Note: Just like the other two frameworks, Vision also works with the SDKs of iOS 11, tvOS 11 and macOS 10.13 beta.
The Core ML Model, as should be pretty much evident from our discussions till now, is THE key element of the Core ML framework. Apple offers as many as 5 different, readymade Core ML models for third-party developers to use for creating apps. These models are Places205-GooLeNet, Inception V3, ResNet50, SqueezeNet and VGG16. Since Core ML works within the devices (and not on cloud servers), the overall memory footprints of these models are fairly low. Apart from the default-supported models, the new API is supports quite a few other ML tools (libSVM, XGBoost, Caffe and Keras).

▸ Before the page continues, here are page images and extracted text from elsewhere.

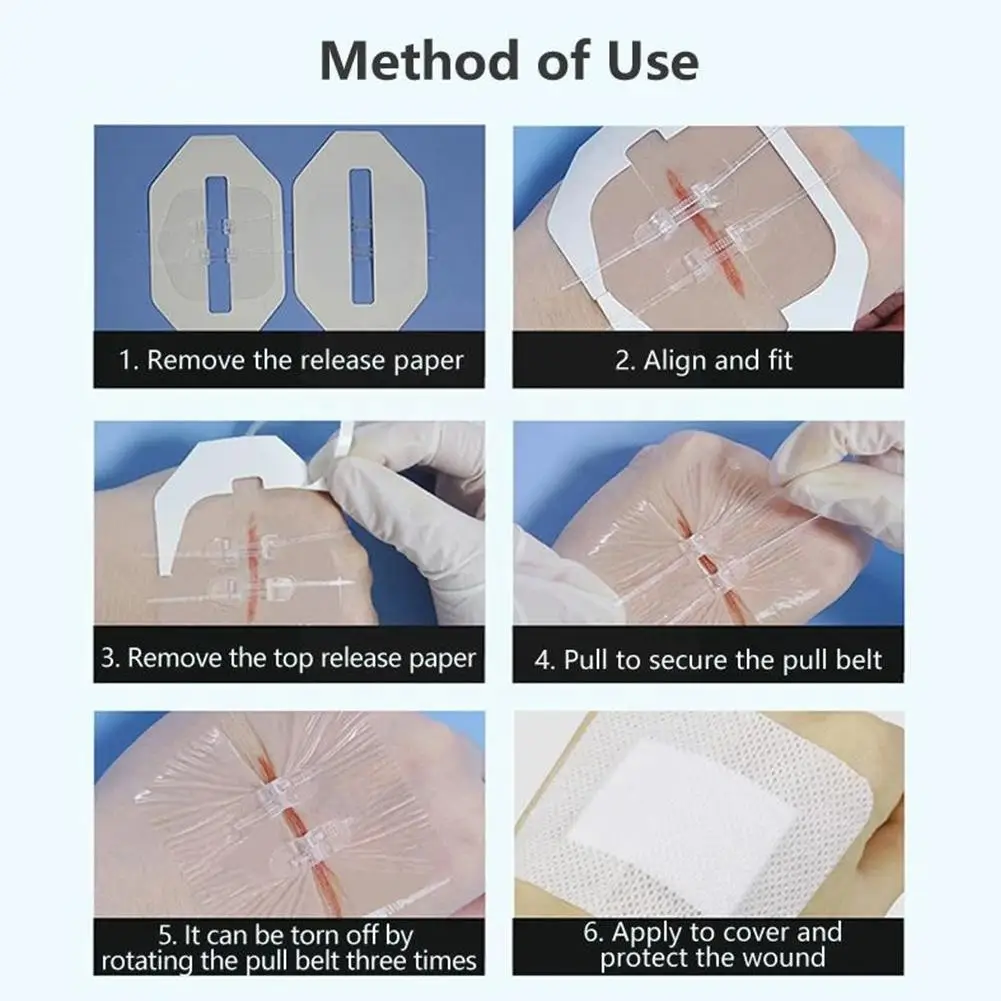 Method of Use

1. Remove the release paper

2. Align and fit

3. Remove the top release paper

4. Pull to secure the pull belt

5. It can be torn off by rotating the pull belt three times

6. Apply to cover and protect the wound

Note: Whether a model is to be run on the GPU or the CPU of the device is decided by the Core ML framework itself. Also, since everything is on-device, the performance of machine learning-based apps is not affected by poor (or unavailability of) network connectivity.
The limitations of Core ML
There are no doubts about the potential of Core ML as an immensely powerful tool in the hands of developers to seamlessly add efficient machine intelligence for apps that would be usable on all Apple hardware devices. However, much like ARKit, this framework too seems like slightly undercooked on a couple of points. For starters (and this is a big point), Core ML is not open-source – and hence, app-makers have no option to tweak the API for their precise development requirements (most other ML toolkits are open-source). Also, in the absence of ‘federated learning’ and ‘model retraining’ in Core ML, the training data has to be manually provided. The final release of iOS 11 is still some way away, and it remains to be seen whether Apple adds any other capabilities to the framework.
Tree ensembles, neural networks, SVM (support vector machines) and regression (linear/logistic) are some of the models that are supported by Core ML. It is a framework that will make it possible for iOS developers to consider making apps with machine learning as one of their most important features. Core ML has been hailed by Apple as ‘machine learning for everyone’ – and it certainly can bring in machine learning (ML) and deep learning (DL) as an integral part of iOS app development in future.